---------- Excerto do texto
Desta vez não foi no “fatídico” minuto 92, mas a meio da segunda parte, em seis minutos, que a Mamba, com a eliminatória “no papo” adormeceu e a onda malgaxe levou.

– Ao intervalo, o Presidente Simango da FMF, afirmou que o estarmos a vencer por 3-0, “reflectia a diferença de nível entre o Moçambola e o campeonato malgaxe”.
– No final do jogo, a Ministra da Juventude e Desportos, Nyelete Mondlane, referiu que é necessário repensar o nosso futebol, pesquisando talentos nas camadas jovens.

Estes posicionamentos, reflectem alguma falta de profundidade nas nossas análises e a dificuldade de passarmos das intenções à prática, aos vários níveis. O que a segunda parte do jogo trouxe à tona é a realidade: lugar 116 no ranking FIFA, “clientes assíduos” das pré-eliminatórias e, como se não bastasse, cada vez mais dificuldades para ultrapassar adversários que há poucos anos nos temiam.

Daí que, se tivéssemos mantido o 3-0 até ao final da partida, a esta altura estaríamos a colocar o nosso futebol nos píncaros.

UMA REVIRAVOLTA
“QUE JÁ NÃO SE USA”

O espaço para lamentações começa a fartar. Aquela reviravolta, já não se usa na alta competição. Orientações como investir na formação e buscar talentos, viraram “slogans” que nada alteram.  O que nos falta? Passar das palavras às acções – pensadas, programadas e cumpridas.

Efectivamente, teremos que dar razão ao ditado que diz que quando o camarão dorme, a onda leva. É o que está a acontecer. Acobertados pela ideia de que “abundam talentos e é só pesquisá-los”, acções pensadas e planificadas vão sendo subalternizadas.

A realidade está aí. O futebol de Madagáscar, Maurícias, Lesotho, Namíbia, Comores e por aí fora, que ao que tudo indica não parou no espaço e no tempo, vai-nos surpreendendo. Neste caso, basta repararmos na evolução da constituição física da Selecção malgaxe, comparada com a dos primeiros clubes e selecções daquele país que nos visitaram, para equacionarmos um dos pontos da evolução do vizinho.

ALGUNS DOS “NÓS”
DE ESTRANGULAMENTO

Só ao fim de muitos anos, nos convencemos que a medida tomada pelo Estado, de proibir a transferência de jogadores nacionais para o estrangeiro – dizia-se que não são uma mercadoria – estava errada. Acabámos, nessa vertente, por tentar “acertar o passo” com o que é normal lá fora.

Hoje, diferentemente do que aconteceu a Gil, Luís,  ngelo Jerónimo, Orlando Conde e muitos outros, as portas parecem escancaradas para “exportar” atletas, até para clubes de divisões secundárias, não sendo necessário “saltar o arame”.
--------------------
**Tarefa escrita a**
No texto sobre futebol acima, indique os países cujo futebol é nomeado no parágrafo que começa por «A realidade está aí».
---------- Dados a utilizar
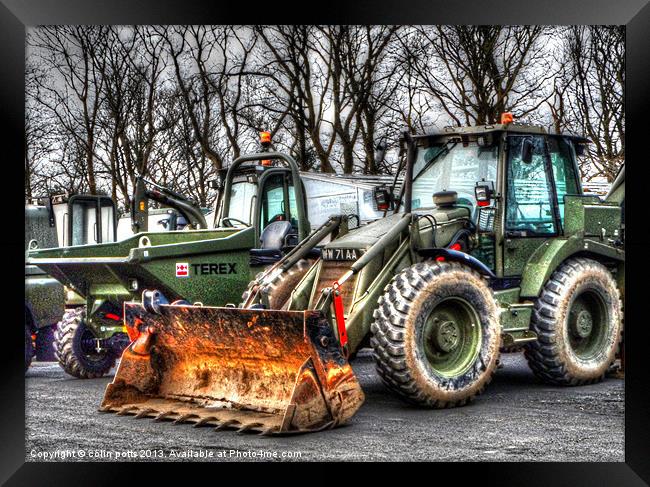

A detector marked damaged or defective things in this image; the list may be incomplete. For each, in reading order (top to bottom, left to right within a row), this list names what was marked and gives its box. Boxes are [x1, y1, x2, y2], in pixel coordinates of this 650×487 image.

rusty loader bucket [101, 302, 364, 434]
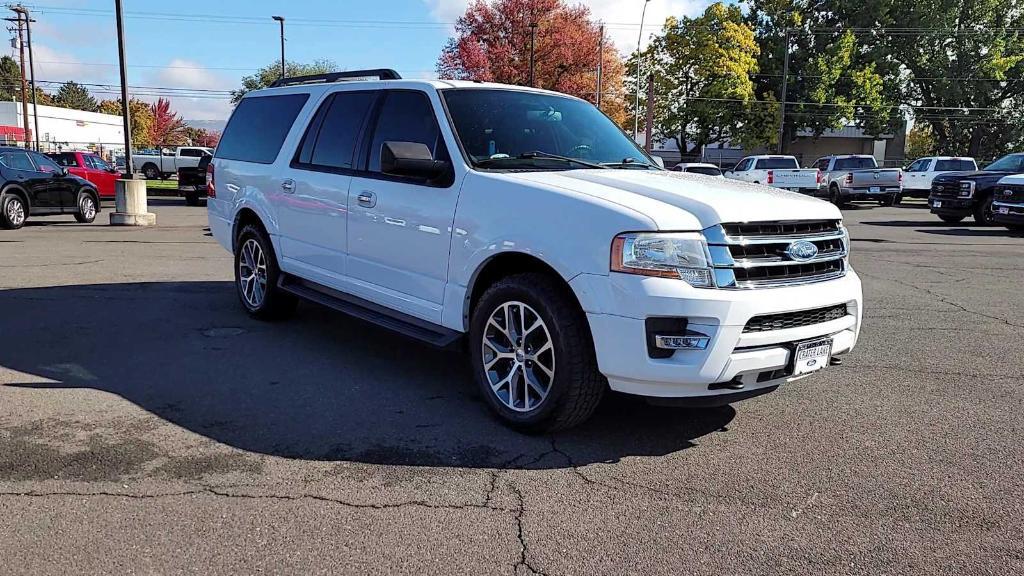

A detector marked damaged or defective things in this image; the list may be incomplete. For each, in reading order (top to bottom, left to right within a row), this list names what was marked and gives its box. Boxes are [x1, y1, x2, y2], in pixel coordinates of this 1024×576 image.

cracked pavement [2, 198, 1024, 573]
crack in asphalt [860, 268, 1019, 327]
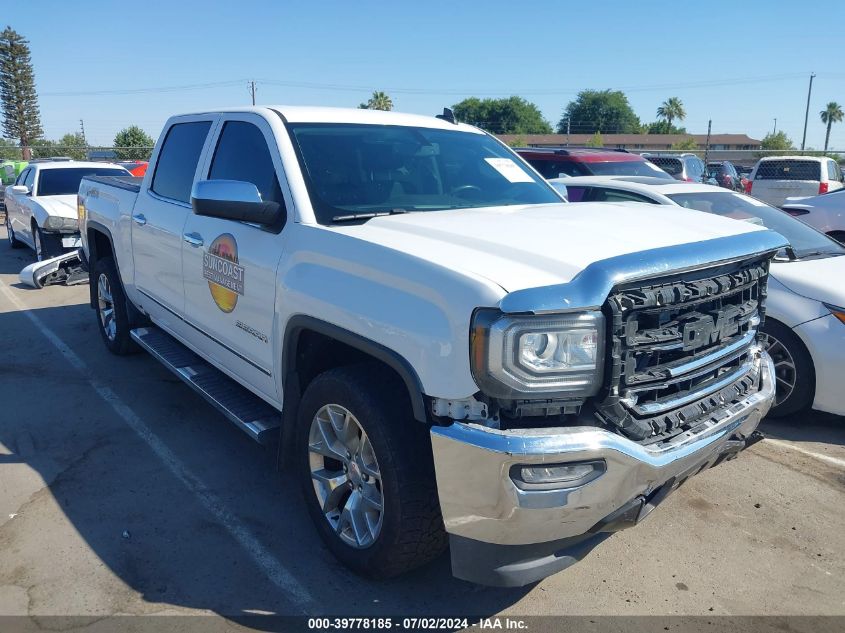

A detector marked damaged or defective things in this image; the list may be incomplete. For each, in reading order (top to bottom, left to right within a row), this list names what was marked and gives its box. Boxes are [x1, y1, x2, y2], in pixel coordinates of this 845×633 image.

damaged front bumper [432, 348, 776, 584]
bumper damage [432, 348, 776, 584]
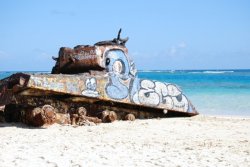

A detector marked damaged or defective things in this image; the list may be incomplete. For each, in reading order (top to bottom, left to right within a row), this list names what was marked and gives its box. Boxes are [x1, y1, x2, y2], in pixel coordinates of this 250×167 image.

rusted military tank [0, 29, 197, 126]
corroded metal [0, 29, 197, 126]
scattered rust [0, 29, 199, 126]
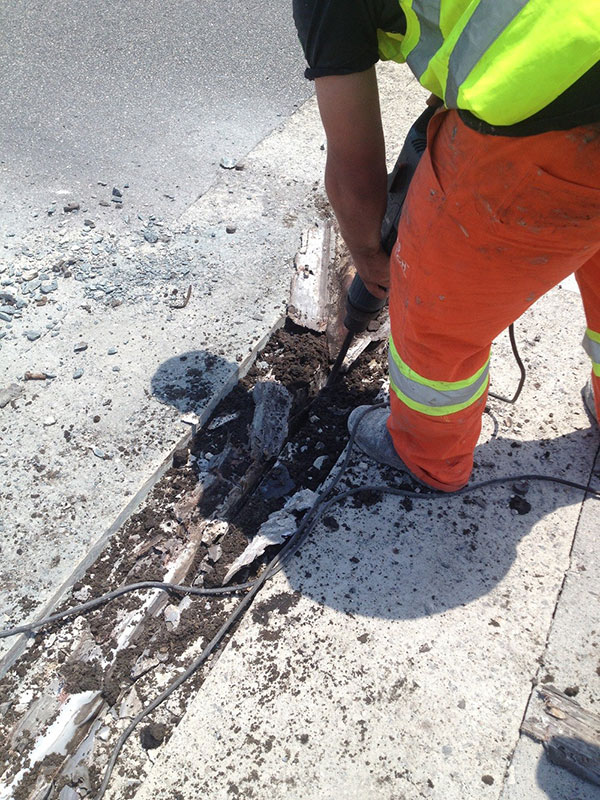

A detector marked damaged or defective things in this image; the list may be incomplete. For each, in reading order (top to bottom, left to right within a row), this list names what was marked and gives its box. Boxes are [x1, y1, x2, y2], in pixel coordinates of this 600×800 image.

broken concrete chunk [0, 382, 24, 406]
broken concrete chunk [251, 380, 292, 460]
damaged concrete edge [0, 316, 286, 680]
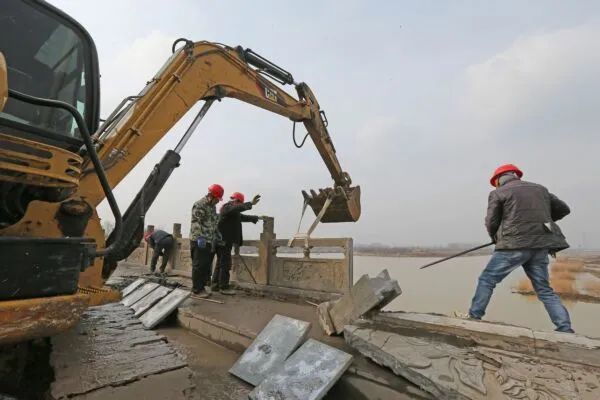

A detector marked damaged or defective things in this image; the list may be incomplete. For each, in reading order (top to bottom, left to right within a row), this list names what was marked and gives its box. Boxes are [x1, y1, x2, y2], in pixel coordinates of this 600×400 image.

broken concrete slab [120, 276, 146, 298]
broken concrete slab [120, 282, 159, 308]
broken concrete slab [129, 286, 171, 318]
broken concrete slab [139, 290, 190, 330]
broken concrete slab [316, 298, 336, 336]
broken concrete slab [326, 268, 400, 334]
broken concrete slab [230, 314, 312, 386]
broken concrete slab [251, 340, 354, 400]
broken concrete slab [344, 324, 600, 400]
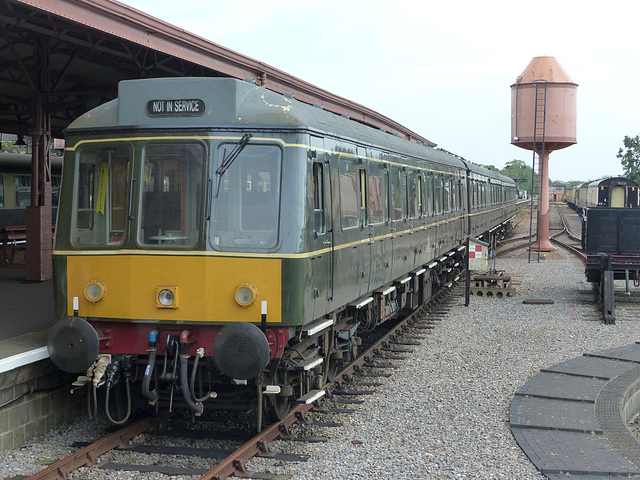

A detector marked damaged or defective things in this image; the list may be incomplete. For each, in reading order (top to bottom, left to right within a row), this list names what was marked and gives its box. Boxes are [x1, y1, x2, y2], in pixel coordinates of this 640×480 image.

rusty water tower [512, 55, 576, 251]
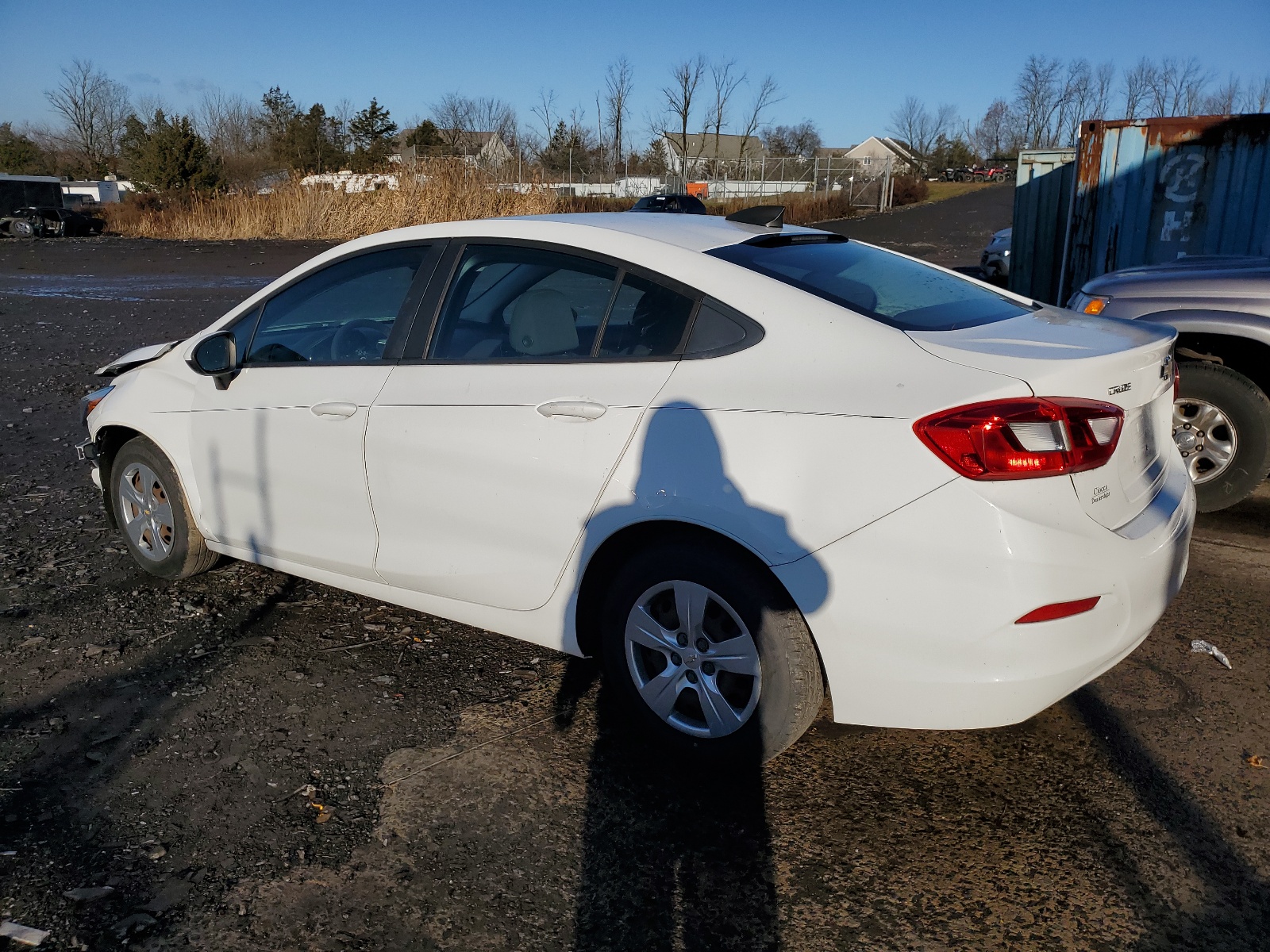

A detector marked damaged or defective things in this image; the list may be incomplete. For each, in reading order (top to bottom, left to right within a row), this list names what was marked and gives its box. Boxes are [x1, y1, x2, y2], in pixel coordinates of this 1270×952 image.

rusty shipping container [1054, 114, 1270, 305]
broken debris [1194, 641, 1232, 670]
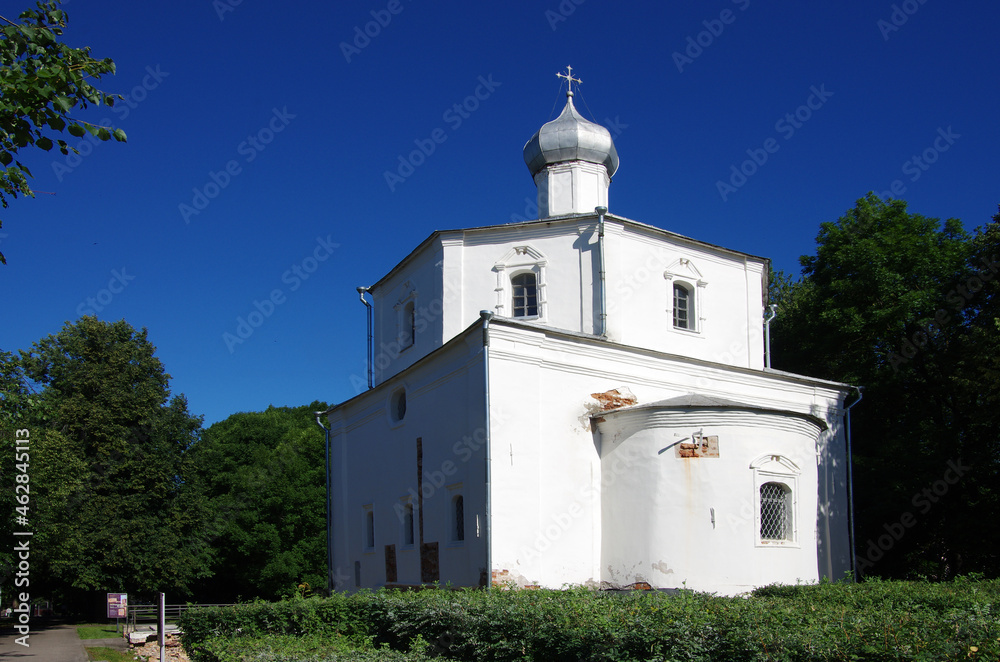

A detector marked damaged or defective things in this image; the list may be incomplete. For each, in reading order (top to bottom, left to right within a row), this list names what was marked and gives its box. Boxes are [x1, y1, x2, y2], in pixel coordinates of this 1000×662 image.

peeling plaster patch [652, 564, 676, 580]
--------------------
**Tarefa escrita b**
Cite dos registos as linhas situadas entre a que contém "this 600×800 image." e a que contém "damaged concrete edge [0, 316, 286, 680]", ambas incluídas.

**Resposta completa a**
Madagáscar, Maurícias, Lesotho, Namíbia e Comores.

**Resposta completa b**
A detector marked damaged or defective things in this image; the list may be incomplete. For each, in reading order (top to bottom, left to right within a row), this list names what was marked and gives its box. Boxes are [x1, y1, x2, y2], in pixel coordinates of this 600×800 image.

broken concrete chunk [0, 382, 24, 406]
broken concrete chunk [251, 380, 292, 460]
damaged concrete edge [0, 316, 286, 680]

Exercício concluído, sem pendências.